If you wanted to see this information not in terms of percentages you could so this as follows:
prop.table(table(mydata$educ))
##
## 5 6 7 8 9 10
## 0.005312085 0.007968127 0.010624170 0.039840637 0.033200531 0.058432935
## 11 12 13 14 15 16
## 0.057104914 0.505976096 0.058432935 0.067729084 0.018592297 0.075697211
## 17
## 0.061088977
Now you can see that just over 50% have a high school education as their highest qualification.
Create the same type of table to figure out what percentage of women in the sample have no children younger than 6 years. You should find that it is just over 80%
##
## 0 1 2 3
## 0.804780876 0.156706507 0.034528552 0.003984064
There are a lot of digits in this output. You can tell R to show fewer digits.
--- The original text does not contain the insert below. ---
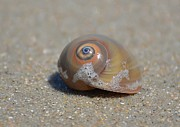 Kathy Baccari - Sharks Eye Sea Snail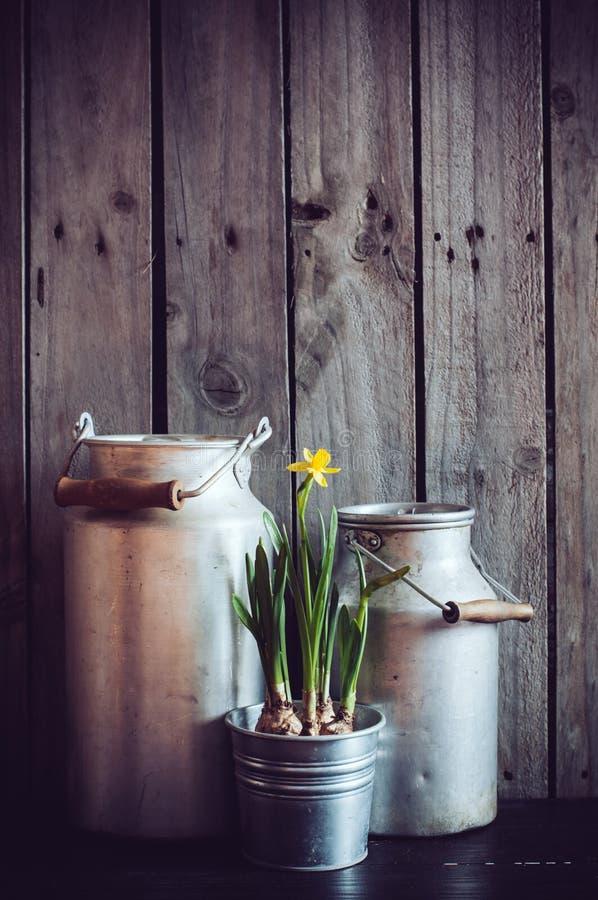 Jardinagem rústica imagem de stock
Run the following line and re-run the table with proportions to see the difference
options(digits = 2)
Often you may want to create such tables for two rather than only one
variable, say both for educ
and for kidslt6
.
We call tables like this contingency tables or sometime cross tabs.
table(mydata[c("educ","kidslt6")]) # counts
## kidslt6
## educ 0 1 2 3
## 5 4 0 0 0
## 6 6 0 0 0
## 7 5 2 1 0
## 8 28 2 0 0
## 9 20 5 0 0
## 10 37 5 2 0
## 11 36 6 1 0
## 12 308 65 8 0
## 13 36 4 2 2
## 14 40 8 3 0
## 15 9 2 2 1
## 16 43 12 2 0
## 17 34 7 5 0
Now, presenting thisin terms of percentages is even more important.
prop.table(table(mydata[c("educ","kidslt6")]) ) # percentages
## kidslt6
## educ 0 1 2 3
## 5 0.0053 0.0000 0.0000 0.0000
## 6 0.0080 0.0000 0.0000 0.0000
## 7 0.0066 0.0027 0.0013 0.0000
## 8 0.0372 0.0027 0.0000 0.0000
## 9 0.0266 0.0066 0.0000 0.0000
## 10 0.0491 0.0066 0.0027 0.0000
## 11 0.0478 0.0080 0.0013 0.0000
## 12 0.4090 0.0863 0.0106 0.0000
## 13 0.0478 0.0053 0.0027 0.0027
## 14 0.0531 0.0106 0.0040 0.0000
## 15 0.0120 0.0027 0.0027 0.0013
## 16 0.0571 0.0159 0.0027 0.0000
## 17 0.0452 0.0093 0.0066 0.0000
You can see that almost 41% of women in the sample had 12 years of
education and no children younger than 6 (educ==12
and
kidslt6 == 0
).
When you show percentages/proportions with multiple variables then
you will often want to see conditional probabilities. Say, given a women
has high school education (educ==12
), what is the
probability of that women having no children younger than 6
(kidslt6 == 0
).
The following line of code does give you that result, but what should
you replace the “XXXX” with? With “1” or with “2”? Use the help function
to understand (?prop.table
).
prop.table(table(mydata[c("educ","kidslt6")]), margin = XXXX ) # conditional percentages
When you get it right you should get the following table:
## kidslt6
## educ 0 1 2 3
## 5 1.000 0.000 0.000 0.000
## 6 1.000 0.000 0.000 0.000
## 7 0.625 0.250 0.125 0.000
## 8 0.933 0.067 0.000 0.000
## 9 0.800 0.200 0.000 0.000
## 10 0.841 0.114 0.045 0.000
## 11 0.837 0.140 0.023 0.000
## 12 0.808 0.171 0.021 0.000
## 13 0.818 0.091 0.045 0.045
## 14 0.784 0.157 0.059 0.000
## 15 0.643 0.143 0.143 0.071
## 16 0.754 0.211 0.035 0.000
## 17 0.739 0.152 0.109 0.000
The probability that a women with 12 years of education has no children younger than 6 years old is 80.8%.
Here you have learned how to calculate summary statistics to particular variables in a dataset. How to restrict your calculation to particular rows n the dataset and importantly how to produce contingency tables.